→ **TÂCHES À RÉALISER**:
1. Dans l'article sur le raccordement électrique en Wallonie, quels usages sont donnés en exemple de l'« électrification rapide des usages » ?
2. Prolongez l'article sur le raccordement électrique en Wallonie à partir de sa dernière phrase.
== EXTRAIT DU DOCUMENT ==
Raccordement électrique : la Wallonie propose un fameux dilemme aux entreprises

Cécile Neven (MR) -BELGA PHOTO BRUNO FAHY
Baptiste Lambert

Le réseau électrique belge et wallon souffre face à la demande exponentielle d’électricité. Et c’est un gros problème pour le redéploiement économique wallon. Zonings saturés, projets industriels bloqués : les cas se multiplient. La ministre wallonne de l’Énergie, Cécile Neven (MR), propose à ces entreprises une alternative : un contrat flexible contre un raccordement électrique.

La Wallonie se heurte à un mur invisible : celui de la puissance électrique disponible. Dans plusieurs parcs d’activités, comme Ecolys dans le Namurois, les gestionnaires de réseau ne peuvent plus garantir de nouveaux raccordements. Une longue file d’attente s’installe.

“Nous avons aujourd’hui plusieurs dizaines d’entreprises bloquées”, a admis Cécile Neven lors d’une rencontre avec la presse. Depuis son arrivée au gouvernement, il ne se passe “pas une semaine sans qu’une société ou un porteur de projet ne vienne dire qu’il ne peut plus s’implanter ou s’étendre“.

Dans l’actualité récente, il y a eu le cas emblématique de l’hôtel Van der Valk qui ne peut se déployer à Libin, faute de raccordement. Mais les exemples qui nous remontent sont légion, que ce soit dans le Hainaut ou dans le Brabant wallon, à Nivelles, notamment. Des projets industriels sont ainsi mis sur pause.

Une électrification à grande vitesse

La ministre pointe une “électrification rapide des usages” : mobilité, chauffage, data centers, stockage d’énergie… Autant de facteurs qui exercent une pression inédite sur un réseau vieillissant. “Cette évolution n’a pas été suffisamment anticipée”, reconnaît-elle. Et en attendant un réseau plus solide, il faudra bien s’y faire : “Tout, tout le temps, partout et tout de suite. Ce n’est plus soutenable”, reprenant une formule de Fernand Grifnée, le patron d’Ores.

Le récent investissement de Google de 5 milliards d’euros en Wallonie, pour renforcer ses data centers n’est ici qu’une piqure de rappel de plus, “même si ce dossier-ci ne devrait pas poser de problème. La puissance leur était réservée et a déjà été prise en compte“, commente la libérale.

Contrats flexibles : une limitation de la puissance

Pour répondre à cette situation, le gouvernement wallon vient d’approuver un décret sur la flexibilité en prélèvement (donc, pas en injection). Il permettra, dès la fin de l’année, la conclusion de contrats de raccordement flexibles dans les zones saturées.

Concrètement, les entreprises pourront être raccordées, mais sous certaines conditions : leur consommation pourra être temporairement limitée, en fonction de l’état du réseau. “Cela permettra de débloquer une série de projets en attente, sans attendre la construction de nouvelles lignes”, explique la ministre.

Cette mesure vise les projets qui se trouveraient dans les zones critiques identifiées par les gestionnaires de réseau. Une tolérance dont ne bénéficieront pas les projets de stockage (batteries) : tout le territoire wallon est ici concerné. Les gestionnaires de réseau travaillent actuellement sur la rédaction de ces nouveaux contrats.
===
== DONNÉES PRÉSENTÉES ==
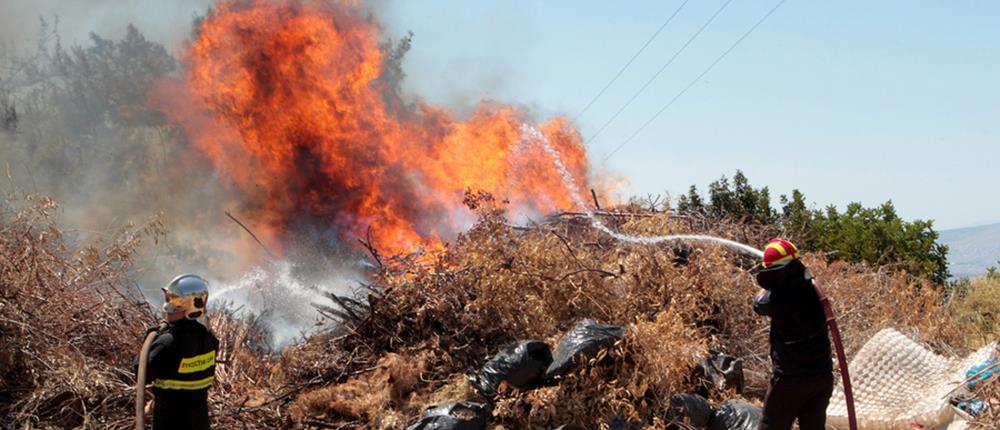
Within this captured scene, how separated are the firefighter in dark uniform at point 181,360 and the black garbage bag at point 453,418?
178 centimetres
===
→ **RÉPONSES AUX EXERCICES**:
1. La mobilité, le chauffage, les data centers et le stockage d'énergie.

2.
C’est donc une sorte de dilemme que proposera le gouvernement wallon : un raccordement contre un contrat flexible, au moins jusqu’à l’adaptation du réseau (ce qui peut prendre de nombreuses années). Mais les futurs projets et ceux en attente d’un raccordement devront compter avec une puissance électrique altérée. Par contre, il n’y aura pas de rétroactivité.

La ministre y voit un moyen d’incitation plutôt qu’un instrument coercitif. Surtout : ce décret permettra de gérer une crise déjà très concrète.

Une réforme de fond en préparation

Le système mettra fin à une pratique critiquée : celle du premier arrivé, premier servi, qui bloque artificiellement de la capacité pour des projets parfois hypothétiques. « Des entreprises réservent de la puissance sur plusieurs sites, sans jamais les utiliser », déplore la ministre. Ces “projets fantômes” sont dans le viseur d’une réforme à plus long terme, d’ailleurs.

Parce que la Wallonie veut aller plus loin. Deux Task Forces ont été mises sur pied : l’une, baptisée “Accès réseaux”, centralise les dossiers bloqués et identifie des solutions locales ; l’autre, “Puissance et flexibilité énergétique”, planche sur une réforme structurelle du cadre de raccordement.

Objectif : aligner les plans d’investissement des réseaux sur les besoins réels des utilisateurs et anticiper la saturation de nouvelles zones. Ces groupes rassemblent les gestionnaires de réseau, le régulateur, les agences de développement territorial et les administrations régionales. Et les premières réunions sont imminentes.

Un enjeu économique majeur

La question du réseau dépasse la seule question de l’énergie. Elle conditionne l’attractivité économique de la Wallonie. Pour Cécile Neven, il s’agit désormais de garantir un accès durable à la puissance, sans creuser la facture des ménages et des entreprises. “Remettre le réseau à niveau partout, ce serait impayable. Il faut trouver un équilibre“, résume-t-elle.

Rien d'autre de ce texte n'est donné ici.